Improving women’s sexual and reproductive health (SRH) requires innovative strategies to maximize potential synergies between components of care. Most adverse reproductive health outcomes stem from unintended pregnancy, and acquisition and transmission of reproductive tract infections. Although proven solutions exist, their implementation has been fragmented, with limited population impact, and little access for populations most at risk, such as sex workers. Integration of SRH services is key to achieving universal access to reproductive health. However, with weakened health systems and an HIV pandemic, the way forward is uncertain. The essential package of services and models for delivering them at high coverage in resource-limited settings are unclear. To address this, we will implement a ‘diagonal’ strategy, incorporating both ‘horizontal’ health systems strengthening and more targeted ‘vertical’ approaches. Horizontal programs can reach large numbers of women, while vertical programs target high-risk populations, difficult to reach through a horizontal approach. The aim is improved SRH services through identifying best practices in delivering a combined package of interventions for general population women and female sex workers.
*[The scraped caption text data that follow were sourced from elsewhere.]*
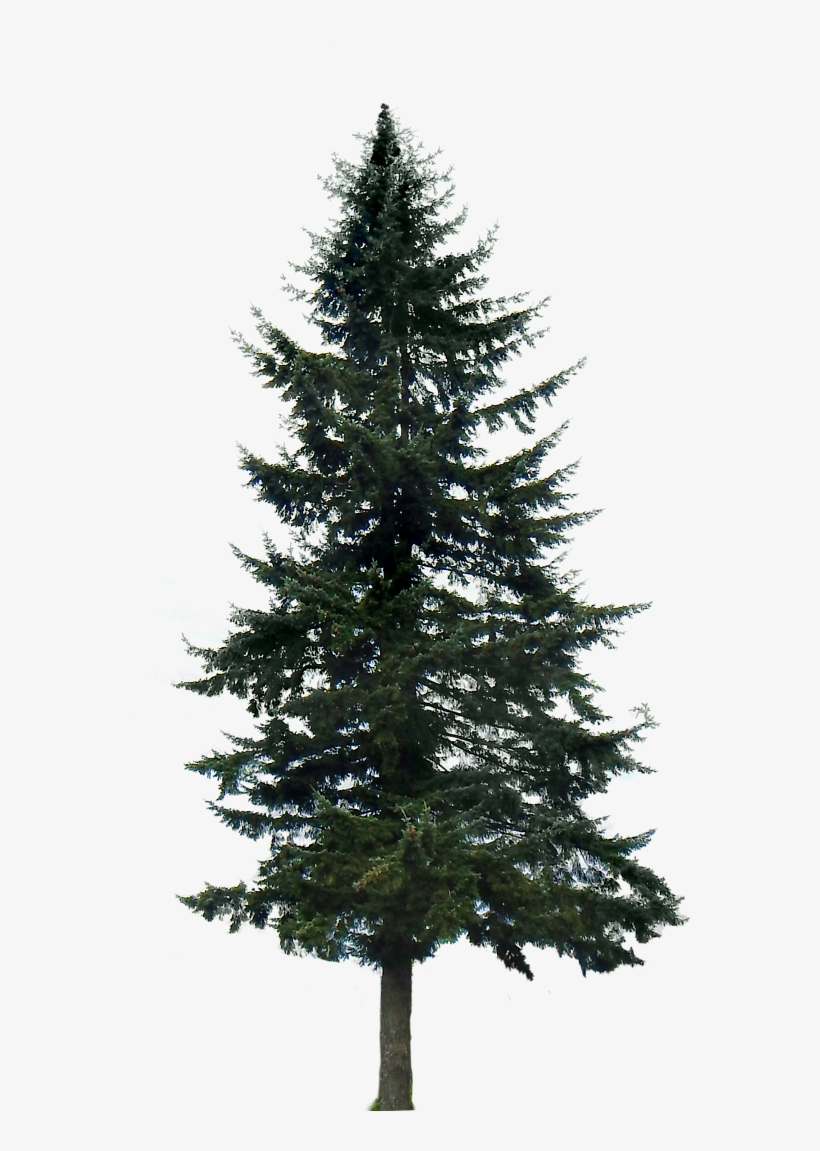 Pine Tree Png Image - Pine Trees Transparent Background, transparent png #31230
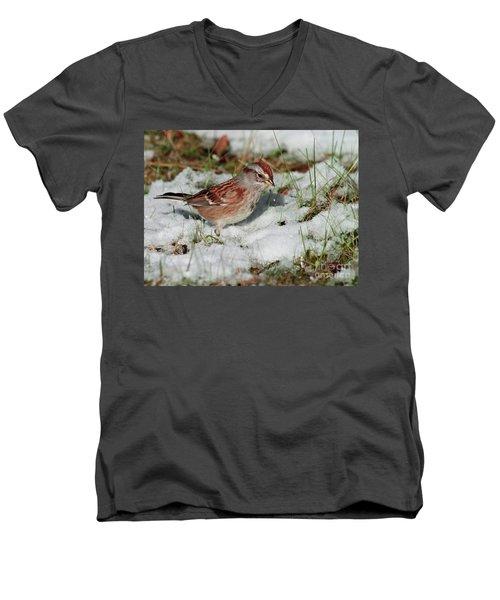 Tree Sparrow In Snow Men's V-Neck T-Shirt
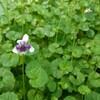 新宿御苑で見た植物⑲ ツタスミレ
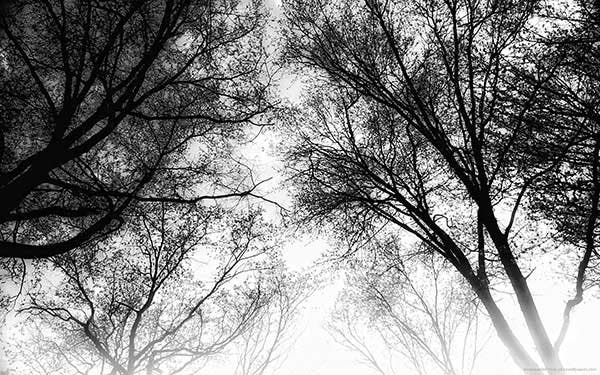 trees wallpaper copy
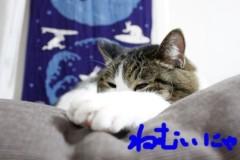 さとうゆみ 公式ブログ/春ネイル 画像3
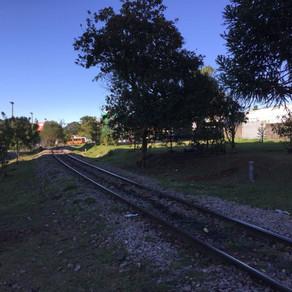 Prefeitura aproveita projeto da Nova Ferroeste para pedir retirada do trem de Curitiba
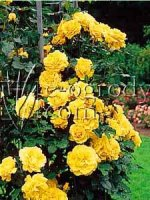 Róża Goldfassade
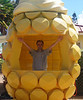 October 15, 2013 - (Dole Plantation, Honolulu County, Wahiawa, Hawaii) -- Jonathon at the Dole Plantation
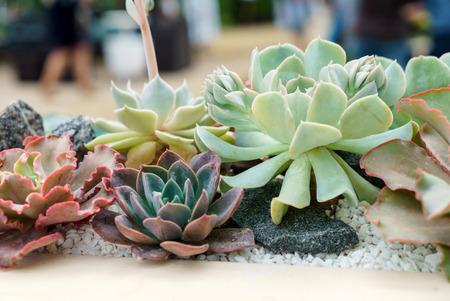 Foto de succulent plants - Imagen libre de derechos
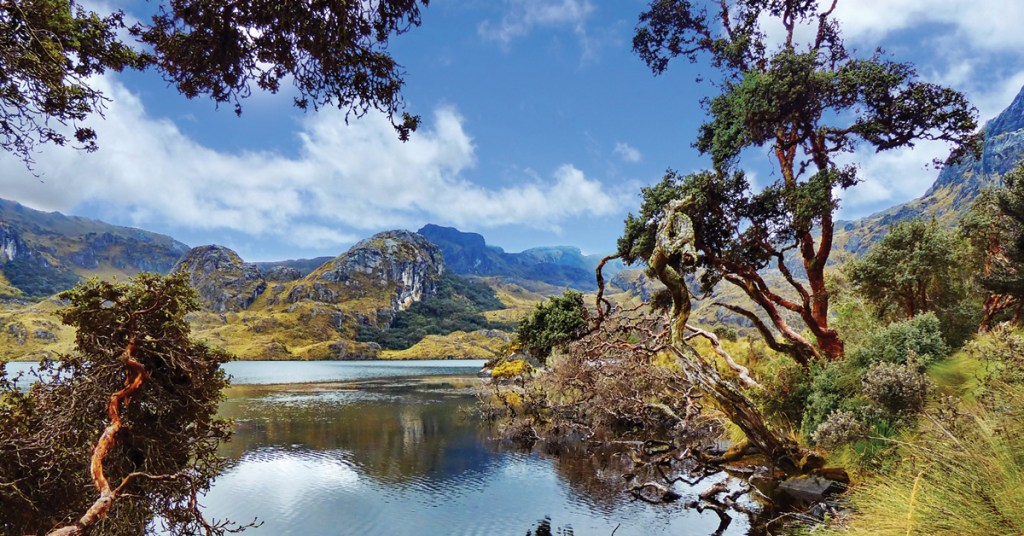mountain reflecting in a lake lagoon surrounded by trees in Ecuador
The research will occur in Kenya, Mozambique, South Africa, and Mysore, India by a consortium of 3 African, 1 Indian and 2 European partners. Detailed situation and policy analyses will be conducted in each country, with key stakeholder and community participation, and will inform the design of context-specific interventions to be implemented as feasible and acceptable packages of interventions. We will apply health systems research methodology to evaluate effectiveness and sustainability, and to identify the determinants of successful, sustainable and replicable interventions. This project will help to define packages of SRH services and models for delivery that meet the needs of all women and impact positively on their health.
The project will be starting in October 2011 and run for 5 years. The budget is nearly 3 million euro.
More information: Yves.Lafort@Ugent.be
ICRH will coordinate this project, working together with 4 Chinese partners and 2 European partners. The project will be starting in February 2012 and run for 4 years. The budget is nearly 3 million euro.
More information: WeiHong.Zhang@Ugent.be
New project for ICRH Mozambique: Maternal and Child Health and Nutrition
ICRH Mozambique starts a new project ‘Support for Integrated Maternal and Child Health and Nutrition Services in Tete Province, Mozambique’, in collaboration with the provincial health authorities.
The project started on February 1st 2011, and is financed by UNICEF in Mozambique. It aims to improve the provision of quality integrated maternal and child health and nutrition services in the public health system of Tete Province, in north-western Mozambique: It focuses in particular upon the improvement of the technical quality of the services, through capacity building of the public health officials responsible for the program, and improved supervision and monitoring and evaluation. The project also hopes to achieve an improvement of access to and utilization of these services, through collaboration with existing patient support groups of HIV positive people.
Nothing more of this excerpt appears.